» SEITENAUSZUG:
══════════════════════════════

Aber die Einmischung von Seiten Warners ist nicht nur negativ. So verhindert der Branchenriese, dass "A Change Of Season" auf dem Album landet. Das hätte aus dem einstündigen, in sich geschlossenen Werk ein etwas ausgefransteres Etwas gemacht. So steht ein Monument auf der Habenseite, das Dream Theater qualitativ in der Folge nie wieder erreichen sollten.
Das erwähnte "Pull Me Under" leitet gekonnt den kommenden Reigen ein. Gitarren-Picking unterstützt Portnoy mit einem hübschen Tanz auf den Drums, begleitet von Kevin Moores Keyboard-Klängen, ehe Petrucci dann aufs Pedal latscht. Ein famoser Rocker vor dem Herrn, dem auch der Zahn der Zeit wenig anhaben kann. Zurecht einer, wenn nicht der populärste DT-Song überhaupt, inklusive Mitgröl-Refrain.

══════════════════════════════

» ERFASSTE DATEN:
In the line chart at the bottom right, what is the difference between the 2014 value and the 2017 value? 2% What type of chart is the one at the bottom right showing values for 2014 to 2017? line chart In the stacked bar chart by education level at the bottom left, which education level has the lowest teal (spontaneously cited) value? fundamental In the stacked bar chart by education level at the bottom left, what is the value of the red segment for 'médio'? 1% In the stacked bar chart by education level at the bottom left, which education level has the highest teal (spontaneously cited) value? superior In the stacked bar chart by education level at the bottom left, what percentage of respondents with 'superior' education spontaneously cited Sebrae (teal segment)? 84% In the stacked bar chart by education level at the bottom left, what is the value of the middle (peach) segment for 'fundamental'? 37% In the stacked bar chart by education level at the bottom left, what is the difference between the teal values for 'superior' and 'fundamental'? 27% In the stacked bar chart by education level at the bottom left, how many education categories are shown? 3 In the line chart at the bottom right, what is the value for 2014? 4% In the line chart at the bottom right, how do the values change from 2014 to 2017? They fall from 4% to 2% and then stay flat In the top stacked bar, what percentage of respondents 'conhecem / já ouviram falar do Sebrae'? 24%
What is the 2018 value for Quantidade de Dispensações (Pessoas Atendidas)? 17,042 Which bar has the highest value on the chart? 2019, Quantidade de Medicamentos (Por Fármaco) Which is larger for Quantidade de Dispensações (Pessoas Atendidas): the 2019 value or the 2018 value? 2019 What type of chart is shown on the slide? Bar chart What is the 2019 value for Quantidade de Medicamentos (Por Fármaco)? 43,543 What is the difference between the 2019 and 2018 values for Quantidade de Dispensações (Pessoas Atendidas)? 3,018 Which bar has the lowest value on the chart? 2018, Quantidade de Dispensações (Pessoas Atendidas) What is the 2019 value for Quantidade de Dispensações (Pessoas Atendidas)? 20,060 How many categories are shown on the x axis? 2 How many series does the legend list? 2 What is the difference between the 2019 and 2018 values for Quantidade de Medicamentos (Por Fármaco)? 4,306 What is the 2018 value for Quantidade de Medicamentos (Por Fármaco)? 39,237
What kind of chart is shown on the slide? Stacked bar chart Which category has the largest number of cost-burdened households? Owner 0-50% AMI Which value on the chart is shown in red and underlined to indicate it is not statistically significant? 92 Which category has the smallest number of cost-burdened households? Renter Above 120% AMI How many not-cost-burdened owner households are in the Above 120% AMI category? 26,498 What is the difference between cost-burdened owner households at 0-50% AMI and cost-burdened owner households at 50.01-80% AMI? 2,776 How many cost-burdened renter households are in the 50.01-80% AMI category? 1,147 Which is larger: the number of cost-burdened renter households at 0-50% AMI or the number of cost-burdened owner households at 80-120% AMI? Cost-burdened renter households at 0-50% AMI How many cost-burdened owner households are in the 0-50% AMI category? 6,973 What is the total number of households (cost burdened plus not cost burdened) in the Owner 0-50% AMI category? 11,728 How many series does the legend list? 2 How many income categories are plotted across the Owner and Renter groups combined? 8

══════════════════════════════

» ARBEITSAUFTRAG 1: Welcher Song landet laut dem Seitenauszug über Dream Theater durch Warners Einmischung nicht auf dem Album?
» ARBEITSAUFTRAG 2: Welche Musiker nennt der Seitenauszug über Dream Theater beim Namen? Zähle alle auf.
» ARBEITSAUFTRAG 3: Schreibe den Seitenauszug über Dream Theater im Anschluss an seinen letzten Satz weiter.

» ERWARTETE AUSGABE 1: „A Change Of Season“

» ERWARTETE AUSGABE 2: Portnoy, Kevin Moore, Petrucci

» ERWARTETE AUSGABE 3:
Das nachfolgende "Another Day" nimmt den Fuß vom Gaspedal. Hier spielt LaBrie seine Stärken voll aus. Wenn es mal nicht darum geht, die hodengekniffene Frontsau zu mimen, klingt er wirklich erstaunlich gut. Dem balladesken Stück tut auch das Kenny G.-Gedächtnis-Saxofon keinen Abbruch, als Kontrapunkt setzt Petrucci ein gnadenlos gutes Solo dagegen. Manch abgebrühter Hartwurstfanatiker zückt hierzu ohne Aufforderung das Feuerzeug.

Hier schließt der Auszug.